Set down exactly the lines running from the line with "common name: moose" to the end of the listing below, both ends included.

··········

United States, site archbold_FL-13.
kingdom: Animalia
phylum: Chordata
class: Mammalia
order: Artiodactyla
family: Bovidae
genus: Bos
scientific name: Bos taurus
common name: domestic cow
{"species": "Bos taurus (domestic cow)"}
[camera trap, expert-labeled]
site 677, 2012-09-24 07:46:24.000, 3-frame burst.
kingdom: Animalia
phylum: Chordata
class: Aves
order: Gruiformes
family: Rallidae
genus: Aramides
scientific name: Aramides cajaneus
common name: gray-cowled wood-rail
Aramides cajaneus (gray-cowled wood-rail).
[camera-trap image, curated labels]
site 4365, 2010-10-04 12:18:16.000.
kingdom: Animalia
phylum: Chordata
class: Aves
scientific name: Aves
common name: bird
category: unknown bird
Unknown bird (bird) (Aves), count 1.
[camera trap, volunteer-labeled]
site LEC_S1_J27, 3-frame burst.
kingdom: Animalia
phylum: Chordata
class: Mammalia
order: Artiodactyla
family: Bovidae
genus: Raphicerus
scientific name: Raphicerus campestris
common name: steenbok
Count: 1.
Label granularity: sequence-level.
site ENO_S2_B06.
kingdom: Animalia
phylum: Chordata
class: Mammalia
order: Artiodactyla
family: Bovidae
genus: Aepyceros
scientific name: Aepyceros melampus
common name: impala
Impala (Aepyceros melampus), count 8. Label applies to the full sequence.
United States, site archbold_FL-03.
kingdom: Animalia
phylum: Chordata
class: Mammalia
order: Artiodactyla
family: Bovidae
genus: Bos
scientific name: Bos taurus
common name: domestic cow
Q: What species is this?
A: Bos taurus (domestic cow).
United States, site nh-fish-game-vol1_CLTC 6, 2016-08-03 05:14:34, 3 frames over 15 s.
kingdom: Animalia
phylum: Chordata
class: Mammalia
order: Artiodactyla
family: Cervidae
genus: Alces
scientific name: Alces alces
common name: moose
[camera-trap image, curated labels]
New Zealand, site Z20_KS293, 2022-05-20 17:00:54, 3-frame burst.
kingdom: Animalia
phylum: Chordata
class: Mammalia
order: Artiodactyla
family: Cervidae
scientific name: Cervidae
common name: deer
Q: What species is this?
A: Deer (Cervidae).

··········

▸ Reply
common name: moose
[camera-trap image, curated labels]
New Zealand, site Z20_KS293, 2022-05-20 17:00:54, 3-frame burst.
kingdom: Animalia
phylum: Chordata
class: Mammalia
order: Artiodactyla
family: Cervidae
scientific name: Cervidae
common name: deer
Q: What species is this?
A: Deer (Cervidae).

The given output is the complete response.